SHORT TASK: Can you turn every line of the items below into a JSON list of strings, with one string per line and blank lines left out?

Rows taken from a spatial reasoning dataset:
════════════════════
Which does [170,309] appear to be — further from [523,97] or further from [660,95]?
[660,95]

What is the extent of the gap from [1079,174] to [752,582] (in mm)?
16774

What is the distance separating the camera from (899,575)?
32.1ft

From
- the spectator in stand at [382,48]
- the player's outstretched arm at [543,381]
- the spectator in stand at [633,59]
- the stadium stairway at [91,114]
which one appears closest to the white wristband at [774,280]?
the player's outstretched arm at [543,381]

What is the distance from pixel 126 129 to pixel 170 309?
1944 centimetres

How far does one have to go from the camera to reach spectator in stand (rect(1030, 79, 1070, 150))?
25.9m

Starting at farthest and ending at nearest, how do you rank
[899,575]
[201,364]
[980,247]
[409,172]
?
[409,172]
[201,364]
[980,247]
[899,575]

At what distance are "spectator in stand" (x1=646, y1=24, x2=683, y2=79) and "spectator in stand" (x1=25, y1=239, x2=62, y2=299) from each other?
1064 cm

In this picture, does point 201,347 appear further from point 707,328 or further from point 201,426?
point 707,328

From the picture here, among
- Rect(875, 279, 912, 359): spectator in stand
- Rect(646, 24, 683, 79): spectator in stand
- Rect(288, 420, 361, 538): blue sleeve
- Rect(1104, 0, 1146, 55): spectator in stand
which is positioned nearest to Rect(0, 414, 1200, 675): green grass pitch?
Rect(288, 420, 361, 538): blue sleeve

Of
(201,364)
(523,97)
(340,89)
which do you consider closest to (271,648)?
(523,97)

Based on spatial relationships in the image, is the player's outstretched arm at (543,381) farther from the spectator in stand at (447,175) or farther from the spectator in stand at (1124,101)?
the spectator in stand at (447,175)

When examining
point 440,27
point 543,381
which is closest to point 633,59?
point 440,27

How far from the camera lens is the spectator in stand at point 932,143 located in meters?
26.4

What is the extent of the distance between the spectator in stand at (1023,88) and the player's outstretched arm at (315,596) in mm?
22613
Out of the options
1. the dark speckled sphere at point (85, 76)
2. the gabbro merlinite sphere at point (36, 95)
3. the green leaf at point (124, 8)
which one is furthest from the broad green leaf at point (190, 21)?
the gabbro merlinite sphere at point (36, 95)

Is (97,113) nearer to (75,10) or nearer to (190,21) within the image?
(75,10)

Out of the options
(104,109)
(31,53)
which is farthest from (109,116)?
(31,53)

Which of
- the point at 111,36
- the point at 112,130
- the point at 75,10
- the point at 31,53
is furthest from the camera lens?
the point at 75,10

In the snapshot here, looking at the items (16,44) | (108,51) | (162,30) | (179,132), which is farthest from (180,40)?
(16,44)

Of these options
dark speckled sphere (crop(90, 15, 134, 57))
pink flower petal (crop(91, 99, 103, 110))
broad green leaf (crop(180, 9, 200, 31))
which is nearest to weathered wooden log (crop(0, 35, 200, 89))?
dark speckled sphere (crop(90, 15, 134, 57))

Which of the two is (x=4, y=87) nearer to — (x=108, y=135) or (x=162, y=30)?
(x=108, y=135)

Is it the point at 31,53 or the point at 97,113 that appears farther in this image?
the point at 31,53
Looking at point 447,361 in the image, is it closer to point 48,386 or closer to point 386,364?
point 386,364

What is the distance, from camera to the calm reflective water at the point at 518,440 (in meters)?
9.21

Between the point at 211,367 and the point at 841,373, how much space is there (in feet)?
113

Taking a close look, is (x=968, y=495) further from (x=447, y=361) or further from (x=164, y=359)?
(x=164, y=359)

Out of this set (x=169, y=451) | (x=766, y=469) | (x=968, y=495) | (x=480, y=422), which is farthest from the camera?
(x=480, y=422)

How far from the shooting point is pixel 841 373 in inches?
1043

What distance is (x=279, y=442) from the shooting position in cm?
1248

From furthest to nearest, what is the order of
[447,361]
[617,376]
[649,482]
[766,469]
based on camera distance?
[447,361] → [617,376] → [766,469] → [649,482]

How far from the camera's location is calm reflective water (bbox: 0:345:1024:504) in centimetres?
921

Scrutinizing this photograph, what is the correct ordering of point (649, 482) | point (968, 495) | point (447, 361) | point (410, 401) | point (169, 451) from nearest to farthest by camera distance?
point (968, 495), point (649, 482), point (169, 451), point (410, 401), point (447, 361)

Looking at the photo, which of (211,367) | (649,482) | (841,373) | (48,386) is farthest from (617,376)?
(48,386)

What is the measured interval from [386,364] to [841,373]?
════════════════════
REPLY:
[
  "Which does [170,309] appear to be — further from [523,97] or further from [660,95]?",
  "[660,95]",
  "What is the extent of the gap from [1079,174] to [752,582] (in mm)?",
  "16774",
  "What is the distance separating the camera from (899,575)?",
  "32.1ft",
  "From",
  "- the spectator in stand at [382,48]",
  "- the player's outstretched arm at [543,381]",
  "- the spectator in stand at [633,59]",
  "- the stadium stairway at [91,114]",
  "which one appears closest to the white wristband at [774,280]?",
  "the player's outstretched arm at [543,381]",
  "What is the distance from pixel 126 129 to pixel 170 309?",
  "1944 centimetres",
  "How far does one have to go from the camera to reach spectator in stand (rect(1030, 79, 1070, 150))?",
  "25.9m",
  "Starting at farthest and ending at nearest, how do you rank",
  "[899,575]",
  "[201,364]",
  "[980,247]",
  "[409,172]",
  "?",
  "[409,172]",
  "[201,364]",
  "[980,247]",
  "[899,575]",
  "At what distance are \"spectator in stand\" (x1=646, y1=24, x2=683, y2=79) and \"spectator in stand\" (x1=25, y1=239, x2=62, y2=299) from each other?",
  "1064 cm",
  "In this picture, does point 201,347 appear further from point 707,328 or further from point 201,426?",
  "point 707,328",
  "From the picture here, among",
  "- Rect(875, 279, 912, 359): spectator in stand",
  "- Rect(646, 24, 683, 79): spectator in stand",
  "- Rect(288, 420, 361, 538): blue sleeve",
  "- Rect(1104, 0, 1146, 55): spectator in stand",
  "which is positioned nearest to Rect(0, 414, 1200, 675): green grass pitch?",
  "Rect(288, 420, 361, 538): blue sleeve",
  "Of",
  "(201,364)",
  "(523,97)",
  "(340,89)",
  "which do you consider closest to (271,648)?",
  "(523,97)",
  "Based on spatial relationships in the image, is the player's outstretched arm at (543,381) farther from the spectator in stand at (447,175) or farther from the spectator in stand at (1124,101)?",
  "the spectator in stand at (447,175)",
  "When examining",
  "point 440,27",
  "point 543,381",
  "which is closest to point 633,59?",
  "point 440,27",
  "How far from the camera lens is the spectator in stand at point 932,143 located in meters?",
  "26.4",
  "What is the extent of the distance between the spectator in stand at (1023,88) and the player's outstretched arm at (315,596) in mm?",
  "22613",
  "Out of the options",
  "1. the dark speckled sphere at point (85, 76)",
  "2. the gabbro merlinite sphere at point (36, 95)",
  "3. the green leaf at point (124, 8)",
  "which one is furthest from the broad green leaf at point (190, 21)?",
  "the gabbro merlinite sphere at point (36, 95)",
  "Is (97,113) nearer to (75,10) or nearer to (190,21) within the image?",
  "(75,10)",
  "Out of the options",
  "(104,109)",
  "(31,53)",
  "which is farthest from (109,116)?",
  "(31,53)",
  "Which of",
  "- the point at 111,36",
  "- the point at 112,130",
  "- the point at 75,10",
  "- the point at 31,53",
  "is furthest from the camera lens?",
  "the point at 75,10",
  "In the snapshot here, looking at the items (16,44) | (108,51) | (162,30) | (179,132), which is farthest from (180,40)?",
  "(16,44)",
  "Of these options",
  "dark speckled sphere (crop(90, 15, 134, 57))",
  "pink flower petal (crop(91, 99, 103, 110))",
  "broad green leaf (crop(180, 9, 200, 31))",
  "which is nearest to weathered wooden log (crop(0, 35, 200, 89))?",
  "dark speckled sphere (crop(90, 15, 134, 57))",
  "Which of the two is (x=4, y=87) nearer to — (x=108, y=135) or (x=162, y=30)?",
  "(x=108, y=135)",
  "Is it the point at 31,53 or the point at 97,113 that appears farther in this image?",
  "the point at 31,53",
  "Looking at point 447,361 in the image, is it closer to point 48,386 or closer to point 386,364?",
  "point 386,364",
  "What is the distance, from camera to the calm reflective water at the point at 518,440 (in meters)?",
  "9.21",
  "Between the point at 211,367 and the point at 841,373, how much space is there (in feet)?",
  "113",
  "Taking a close look, is (x=968, y=495) further from (x=447, y=361) or further from (x=164, y=359)?",
  "(x=164, y=359)",
  "Out of this set (x=169, y=451) | (x=766, y=469) | (x=968, y=495) | (x=480, y=422), which is farthest from the camera?",
  "(x=480, y=422)",
  "How far from the shooting point is pixel 841 373 in inches?",
  "1043",
  "What distance is (x=279, y=442) from the shooting position in cm?",
  "1248",
  "From furthest to nearest, what is the order of",
  "[447,361]",
  "[617,376]",
  "[649,482]",
  "[766,469]",
  "based on camera distance?",
  "[447,361] → [617,376] → [766,469] → [649,482]",
  "How far from the camera's location is calm reflective water (bbox: 0:345:1024:504) in centimetres?",
  "921",
  "Scrutinizing this photograph, what is the correct ordering of point (649, 482) | point (968, 495) | point (447, 361) | point (410, 401) | point (169, 451) from nearest to farthest by camera distance?",
  "point (968, 495), point (649, 482), point (169, 451), point (410, 401), point (447, 361)",
  "Looking at the photo, which of (211,367) | (649,482) | (841,373) | (48,386) is farthest from (617,376)?",
  "(48,386)",
  "What is the measured interval from [386,364] to [841,373]?"
]